Required task 1
In the trail journal entry below, why did the writer order a smoothie at the Launch coffee shop? Answer in one to three sentences.

─── Text shown

Colorado Trail Day 0 (June 2026): Meeting the Crew

Sunday, June 21, 2026

Getting There

After dropping Lee at the airport this morning, I had some time to kill before meeting my group, so naturally I went to the flagship REI store in Denver. I could have spent hours there, but I had to be disciplined and stick to my list. No room in my duffels for impulse buys.

For lunch I made my way to Tennyson Street in the Berkeley neighborhood, to Cozy Cottage, then picked up a six-pack at Small Batch Liquors so I could have a celebratory post-hike beer each evening.

Then I headed to the Wooly Mammoth Park & Ride in Golden to meet the crew, arriving about an hour early for our 3pm meet-up. By 2:30 I really needed to find a bathroom, so I drove to the nearby Launch coffee shop. Feeling obligated to buy something if I was going to use their facilities, I ordered a Lariat Loop smoothie — banana, peanut butter, chocolate, cinnamon, milk. Sooooo good.

Meeting the Crew

Back at the lot, the rest of the group was arriving. We loaded our bags and ourselves into the van for the 15-minute drive to Bear Creek Lake Campground — not exactly remote, with a Home Depot visible from our campsite, but functional for night one.

I pitched my tent, having only done so once before, so “clumsy” would be a generous description of my technique. Then we gathered in the “living room” tent for chips, salsa, and a briefing on what to expect.

The setup is impressively organized: two trucks and a passenger van, with a kitchen tent and a “living room” tent at each campsite, the latter ringed with camp chairs and stocked with a coffee/tea station and coolers for shared drinks and personal drinks (mostly post-hike beers). There’s also a shower tent and fresh water tanks in the trucks for filling bottles and bladders.

In terms of personnel, there is a trip lead and four guides. The guides rotate roles in teams of two: lead or sweep guide on the trail, or working the swing crew, which handles moving camp, cooking, and other logistics.

These people clearly know what they’re doing.

──────

Required task 2
Echo the rows below, starting with the line that contains "This shot illustrates that among" and going on through the final line of the rows.

─── Material for this task

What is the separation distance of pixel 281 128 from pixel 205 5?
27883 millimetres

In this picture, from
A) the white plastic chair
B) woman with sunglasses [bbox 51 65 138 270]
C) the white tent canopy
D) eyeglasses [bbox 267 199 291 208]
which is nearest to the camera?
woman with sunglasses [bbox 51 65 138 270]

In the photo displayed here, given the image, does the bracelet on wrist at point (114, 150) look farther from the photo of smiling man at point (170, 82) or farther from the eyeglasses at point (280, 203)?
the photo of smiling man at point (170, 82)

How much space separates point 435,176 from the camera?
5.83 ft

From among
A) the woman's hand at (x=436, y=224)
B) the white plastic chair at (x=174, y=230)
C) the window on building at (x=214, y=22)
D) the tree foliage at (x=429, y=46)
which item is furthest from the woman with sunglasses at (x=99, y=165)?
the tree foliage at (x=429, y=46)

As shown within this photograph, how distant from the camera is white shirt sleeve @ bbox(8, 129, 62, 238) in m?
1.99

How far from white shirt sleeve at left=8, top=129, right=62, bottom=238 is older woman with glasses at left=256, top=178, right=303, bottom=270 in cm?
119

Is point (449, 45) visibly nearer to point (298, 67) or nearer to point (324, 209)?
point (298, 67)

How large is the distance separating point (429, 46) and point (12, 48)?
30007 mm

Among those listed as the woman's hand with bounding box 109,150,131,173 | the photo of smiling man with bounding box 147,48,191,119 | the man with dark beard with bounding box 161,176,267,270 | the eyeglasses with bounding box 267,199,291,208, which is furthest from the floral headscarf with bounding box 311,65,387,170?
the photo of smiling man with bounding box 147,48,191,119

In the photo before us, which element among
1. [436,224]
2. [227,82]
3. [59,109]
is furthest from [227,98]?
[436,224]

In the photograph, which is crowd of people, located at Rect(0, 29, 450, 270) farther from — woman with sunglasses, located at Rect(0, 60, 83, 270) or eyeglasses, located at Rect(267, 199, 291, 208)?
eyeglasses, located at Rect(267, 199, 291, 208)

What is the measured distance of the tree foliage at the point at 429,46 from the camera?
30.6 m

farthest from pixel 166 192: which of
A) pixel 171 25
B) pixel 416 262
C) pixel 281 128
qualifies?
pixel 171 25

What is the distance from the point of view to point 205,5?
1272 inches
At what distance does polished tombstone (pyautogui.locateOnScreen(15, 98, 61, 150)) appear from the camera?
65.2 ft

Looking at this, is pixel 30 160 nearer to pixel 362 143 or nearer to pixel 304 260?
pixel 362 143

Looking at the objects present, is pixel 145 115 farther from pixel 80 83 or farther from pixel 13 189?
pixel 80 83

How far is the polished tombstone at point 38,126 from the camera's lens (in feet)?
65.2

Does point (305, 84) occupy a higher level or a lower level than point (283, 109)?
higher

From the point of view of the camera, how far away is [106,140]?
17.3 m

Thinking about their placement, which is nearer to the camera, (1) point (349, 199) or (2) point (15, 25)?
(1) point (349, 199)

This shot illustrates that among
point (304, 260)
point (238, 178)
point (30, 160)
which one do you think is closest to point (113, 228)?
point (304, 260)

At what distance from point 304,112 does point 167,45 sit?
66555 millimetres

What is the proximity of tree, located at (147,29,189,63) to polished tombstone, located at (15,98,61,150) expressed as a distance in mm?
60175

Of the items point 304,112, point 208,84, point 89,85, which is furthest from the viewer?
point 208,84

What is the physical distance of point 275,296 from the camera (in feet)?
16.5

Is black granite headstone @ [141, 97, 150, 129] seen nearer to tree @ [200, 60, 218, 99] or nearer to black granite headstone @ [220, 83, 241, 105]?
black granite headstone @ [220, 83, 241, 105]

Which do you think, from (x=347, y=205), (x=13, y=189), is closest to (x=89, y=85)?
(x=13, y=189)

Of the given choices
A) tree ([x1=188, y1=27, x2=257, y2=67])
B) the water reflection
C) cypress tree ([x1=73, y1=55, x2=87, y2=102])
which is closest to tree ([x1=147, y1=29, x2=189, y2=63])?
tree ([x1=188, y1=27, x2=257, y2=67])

──────

Reply 1
The writer needed a bathroom and felt obligated to buy something in order to use the shop's facilities, so they ordered a Lariat Loop smoothie.

Reply 2
This shot illustrates that among
point (304, 260)
point (238, 178)
point (30, 160)
which one do you think is closest to point (113, 228)?
point (304, 260)

At what distance from point 304,112 does point 167,45 sit?
66555 millimetres

What is the proximity of tree, located at (147,29,189,63) to polished tombstone, located at (15,98,61,150) expressed as a distance in mm?
60175

Of the items point 304,112, point 208,84, point 89,85, which is furthest from the viewer?
point 208,84

What is the physical distance of point 275,296 from the camera (in feet)?
16.5

Is black granite headstone @ [141, 97, 150, 129] seen nearer to tree @ [200, 60, 218, 99] or nearer to black granite headstone @ [220, 83, 241, 105]?
black granite headstone @ [220, 83, 241, 105]

Which do you think, from (x=347, y=205), (x=13, y=189), is closest to (x=89, y=85)?
(x=13, y=189)

Of the given choices
A) tree ([x1=188, y1=27, x2=257, y2=67])
B) the water reflection
C) cypress tree ([x1=73, y1=55, x2=87, y2=102])
which is closest to tree ([x1=147, y1=29, x2=189, y2=63])?
tree ([x1=188, y1=27, x2=257, y2=67])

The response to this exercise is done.